Below are the entries to work from; restate word for word the portion that opens with the line containing "Vietnam;Lao, site loc_0392, 2020-06-07" and closes with the line containing "category: unidentified bird", keeping both.

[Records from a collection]
● ● ● ● ●

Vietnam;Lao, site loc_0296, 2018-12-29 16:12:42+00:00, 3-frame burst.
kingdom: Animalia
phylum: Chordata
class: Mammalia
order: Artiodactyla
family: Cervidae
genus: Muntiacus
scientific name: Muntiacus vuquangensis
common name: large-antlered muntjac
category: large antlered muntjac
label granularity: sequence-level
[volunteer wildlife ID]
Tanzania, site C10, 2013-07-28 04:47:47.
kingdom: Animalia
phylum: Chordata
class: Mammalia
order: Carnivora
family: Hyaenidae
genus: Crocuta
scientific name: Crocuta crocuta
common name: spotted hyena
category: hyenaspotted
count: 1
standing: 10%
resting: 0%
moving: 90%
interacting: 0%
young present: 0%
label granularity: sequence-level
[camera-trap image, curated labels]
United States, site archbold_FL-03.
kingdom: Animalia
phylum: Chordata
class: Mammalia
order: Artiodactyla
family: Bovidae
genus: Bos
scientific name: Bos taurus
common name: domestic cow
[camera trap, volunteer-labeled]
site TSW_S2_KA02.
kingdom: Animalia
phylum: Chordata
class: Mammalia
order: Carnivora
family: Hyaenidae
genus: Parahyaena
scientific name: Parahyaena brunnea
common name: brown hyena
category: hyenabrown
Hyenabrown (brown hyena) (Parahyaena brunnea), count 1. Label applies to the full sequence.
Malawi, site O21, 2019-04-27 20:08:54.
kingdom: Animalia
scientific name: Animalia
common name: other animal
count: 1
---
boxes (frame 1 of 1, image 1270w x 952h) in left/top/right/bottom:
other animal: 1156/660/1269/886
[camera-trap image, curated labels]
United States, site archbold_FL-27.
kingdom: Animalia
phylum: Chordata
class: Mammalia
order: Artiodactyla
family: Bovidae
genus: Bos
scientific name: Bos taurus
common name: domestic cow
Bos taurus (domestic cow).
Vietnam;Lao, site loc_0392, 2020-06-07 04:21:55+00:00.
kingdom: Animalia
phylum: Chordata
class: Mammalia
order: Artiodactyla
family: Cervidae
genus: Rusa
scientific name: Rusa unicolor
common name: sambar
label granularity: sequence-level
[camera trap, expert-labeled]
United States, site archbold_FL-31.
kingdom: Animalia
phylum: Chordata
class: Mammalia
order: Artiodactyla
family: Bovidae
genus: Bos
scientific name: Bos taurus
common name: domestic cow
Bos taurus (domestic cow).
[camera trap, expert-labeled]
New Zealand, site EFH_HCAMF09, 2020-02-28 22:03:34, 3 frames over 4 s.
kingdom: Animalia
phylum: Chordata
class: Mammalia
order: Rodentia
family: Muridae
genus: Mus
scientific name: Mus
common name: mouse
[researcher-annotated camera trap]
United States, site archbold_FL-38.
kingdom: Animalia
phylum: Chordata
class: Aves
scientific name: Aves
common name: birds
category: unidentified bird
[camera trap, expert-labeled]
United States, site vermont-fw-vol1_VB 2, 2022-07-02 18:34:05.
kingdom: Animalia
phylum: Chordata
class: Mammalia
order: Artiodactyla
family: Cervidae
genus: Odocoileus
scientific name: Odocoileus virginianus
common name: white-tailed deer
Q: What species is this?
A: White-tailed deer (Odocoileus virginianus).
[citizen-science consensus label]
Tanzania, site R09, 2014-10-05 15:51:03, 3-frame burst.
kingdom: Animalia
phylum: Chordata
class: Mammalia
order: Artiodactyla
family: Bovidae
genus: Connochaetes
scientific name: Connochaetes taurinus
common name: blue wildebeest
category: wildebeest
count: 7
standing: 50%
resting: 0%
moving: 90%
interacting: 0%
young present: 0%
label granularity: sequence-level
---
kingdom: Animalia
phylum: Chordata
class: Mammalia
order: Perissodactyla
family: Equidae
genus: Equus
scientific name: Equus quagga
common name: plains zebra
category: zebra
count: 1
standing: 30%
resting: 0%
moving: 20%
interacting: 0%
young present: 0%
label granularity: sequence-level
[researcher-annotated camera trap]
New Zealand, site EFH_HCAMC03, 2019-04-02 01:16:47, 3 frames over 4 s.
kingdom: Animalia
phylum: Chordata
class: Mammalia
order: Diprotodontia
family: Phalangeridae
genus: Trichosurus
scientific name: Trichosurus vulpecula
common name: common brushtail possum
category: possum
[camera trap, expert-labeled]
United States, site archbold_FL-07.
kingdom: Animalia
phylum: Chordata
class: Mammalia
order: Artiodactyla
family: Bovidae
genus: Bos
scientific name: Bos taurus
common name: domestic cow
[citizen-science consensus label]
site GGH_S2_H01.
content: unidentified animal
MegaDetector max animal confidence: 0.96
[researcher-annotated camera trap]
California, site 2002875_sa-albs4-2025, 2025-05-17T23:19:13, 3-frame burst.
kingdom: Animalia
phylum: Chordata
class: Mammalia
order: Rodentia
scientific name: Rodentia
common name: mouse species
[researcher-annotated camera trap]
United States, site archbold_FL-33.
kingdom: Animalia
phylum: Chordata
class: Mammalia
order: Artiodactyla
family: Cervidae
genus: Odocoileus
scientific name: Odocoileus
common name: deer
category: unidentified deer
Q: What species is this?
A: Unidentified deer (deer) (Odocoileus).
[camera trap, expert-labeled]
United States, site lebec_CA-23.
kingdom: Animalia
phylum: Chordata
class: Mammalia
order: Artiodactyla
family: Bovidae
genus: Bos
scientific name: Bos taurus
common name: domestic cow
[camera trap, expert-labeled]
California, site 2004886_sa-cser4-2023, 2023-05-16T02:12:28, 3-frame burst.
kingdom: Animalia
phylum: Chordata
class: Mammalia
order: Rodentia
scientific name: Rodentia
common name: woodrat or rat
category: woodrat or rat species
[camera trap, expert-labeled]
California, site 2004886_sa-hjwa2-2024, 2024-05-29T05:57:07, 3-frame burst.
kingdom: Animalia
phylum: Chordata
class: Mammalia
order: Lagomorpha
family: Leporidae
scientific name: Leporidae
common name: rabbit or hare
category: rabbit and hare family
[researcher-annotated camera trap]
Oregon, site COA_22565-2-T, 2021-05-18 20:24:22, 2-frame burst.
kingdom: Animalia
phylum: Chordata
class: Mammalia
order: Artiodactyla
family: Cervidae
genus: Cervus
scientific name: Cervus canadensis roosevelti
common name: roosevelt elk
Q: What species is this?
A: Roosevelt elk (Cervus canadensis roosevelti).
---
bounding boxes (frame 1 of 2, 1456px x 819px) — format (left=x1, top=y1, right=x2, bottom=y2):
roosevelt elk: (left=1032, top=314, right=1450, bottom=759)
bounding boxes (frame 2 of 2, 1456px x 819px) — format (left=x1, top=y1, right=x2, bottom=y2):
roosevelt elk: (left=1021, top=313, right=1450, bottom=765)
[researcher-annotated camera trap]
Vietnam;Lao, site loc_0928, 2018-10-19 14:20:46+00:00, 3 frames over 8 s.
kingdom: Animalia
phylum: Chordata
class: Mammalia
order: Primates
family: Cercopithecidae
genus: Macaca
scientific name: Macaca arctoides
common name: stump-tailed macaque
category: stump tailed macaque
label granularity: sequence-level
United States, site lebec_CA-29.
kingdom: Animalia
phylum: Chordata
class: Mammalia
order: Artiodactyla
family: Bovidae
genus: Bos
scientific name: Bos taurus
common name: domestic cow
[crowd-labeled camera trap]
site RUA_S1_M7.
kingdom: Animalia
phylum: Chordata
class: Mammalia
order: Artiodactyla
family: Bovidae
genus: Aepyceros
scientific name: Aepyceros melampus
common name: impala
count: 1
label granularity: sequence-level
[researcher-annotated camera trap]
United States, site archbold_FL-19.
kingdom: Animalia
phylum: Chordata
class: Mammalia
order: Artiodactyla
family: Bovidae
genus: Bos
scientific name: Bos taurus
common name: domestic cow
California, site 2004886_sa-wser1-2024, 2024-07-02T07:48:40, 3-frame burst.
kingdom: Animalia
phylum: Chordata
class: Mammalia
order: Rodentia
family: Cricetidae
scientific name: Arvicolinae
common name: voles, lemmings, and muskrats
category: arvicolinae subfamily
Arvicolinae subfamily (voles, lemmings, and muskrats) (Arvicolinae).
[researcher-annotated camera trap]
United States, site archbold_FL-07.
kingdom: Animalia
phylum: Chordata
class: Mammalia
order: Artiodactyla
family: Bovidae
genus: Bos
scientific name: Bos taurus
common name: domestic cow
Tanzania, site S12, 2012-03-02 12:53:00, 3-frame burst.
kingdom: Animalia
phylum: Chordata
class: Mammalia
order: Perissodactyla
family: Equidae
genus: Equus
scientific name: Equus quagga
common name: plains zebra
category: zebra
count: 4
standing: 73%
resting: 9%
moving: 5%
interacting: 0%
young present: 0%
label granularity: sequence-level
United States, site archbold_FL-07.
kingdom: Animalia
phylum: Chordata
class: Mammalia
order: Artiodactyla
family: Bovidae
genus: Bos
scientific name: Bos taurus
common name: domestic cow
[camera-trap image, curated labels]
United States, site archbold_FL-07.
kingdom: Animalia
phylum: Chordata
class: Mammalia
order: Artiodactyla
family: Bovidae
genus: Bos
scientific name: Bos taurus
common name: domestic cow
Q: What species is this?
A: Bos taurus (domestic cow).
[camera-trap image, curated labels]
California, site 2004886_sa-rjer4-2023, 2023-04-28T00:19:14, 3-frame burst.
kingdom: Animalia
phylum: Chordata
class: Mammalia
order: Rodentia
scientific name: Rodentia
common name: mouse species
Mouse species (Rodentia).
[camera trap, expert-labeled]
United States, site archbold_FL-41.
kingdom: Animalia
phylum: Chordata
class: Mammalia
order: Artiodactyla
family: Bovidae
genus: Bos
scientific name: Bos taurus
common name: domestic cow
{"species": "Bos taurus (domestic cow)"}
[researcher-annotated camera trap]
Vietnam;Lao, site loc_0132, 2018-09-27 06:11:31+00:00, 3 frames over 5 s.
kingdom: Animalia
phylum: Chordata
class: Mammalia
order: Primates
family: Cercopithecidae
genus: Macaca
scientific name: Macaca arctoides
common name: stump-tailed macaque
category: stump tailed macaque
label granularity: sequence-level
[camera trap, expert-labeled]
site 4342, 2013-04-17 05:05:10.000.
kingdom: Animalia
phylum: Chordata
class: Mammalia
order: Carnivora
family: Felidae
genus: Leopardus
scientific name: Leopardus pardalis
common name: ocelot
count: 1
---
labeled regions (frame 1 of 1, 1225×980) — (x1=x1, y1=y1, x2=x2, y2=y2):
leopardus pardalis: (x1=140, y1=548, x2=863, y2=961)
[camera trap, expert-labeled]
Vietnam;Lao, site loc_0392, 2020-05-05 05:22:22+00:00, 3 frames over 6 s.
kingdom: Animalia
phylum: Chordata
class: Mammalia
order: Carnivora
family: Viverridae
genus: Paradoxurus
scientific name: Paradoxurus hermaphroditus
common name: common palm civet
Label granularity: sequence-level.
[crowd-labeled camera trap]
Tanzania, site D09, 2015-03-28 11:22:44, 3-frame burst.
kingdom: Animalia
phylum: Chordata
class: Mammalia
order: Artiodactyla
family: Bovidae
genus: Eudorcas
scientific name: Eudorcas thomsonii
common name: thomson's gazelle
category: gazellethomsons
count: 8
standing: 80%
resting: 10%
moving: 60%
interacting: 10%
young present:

● ● ● ● ●

## Output below
Vietnam;Lao, site loc_0392, 2020-06-07 04:21:55+00:00.
kingdom: Animalia
phylum: Chordata
class: Mammalia
order: Artiodactyla
family: Cervidae
genus: Rusa
scientific name: Rusa unicolor
common name: sambar
label granularity: sequence-level
[camera trap, expert-labeled]
United States, site archbold_FL-31.
kingdom: Animalia
phylum: Chordata
class: Mammalia
order: Artiodactyla
family: Bovidae
genus: Bos
scientific name: Bos taurus
common name: domestic cow
Bos taurus (domestic cow).
[camera trap, expert-labeled]
New Zealand, site EFH_HCAMF09, 2020-02-28 22:03:34, 3 frames over 4 s.
kingdom: Animalia
phylum: Chordata
class: Mammalia
order: Rodentia
family: Muridae
genus: Mus
scientific name: Mus
common name: mouse
[researcher-annotated camera trap]
United States, site archbold_FL-38.
kingdom: Animalia
phylum: Chordata
class: Aves
scientific name: Aves
common name: birds
category: unidentified bird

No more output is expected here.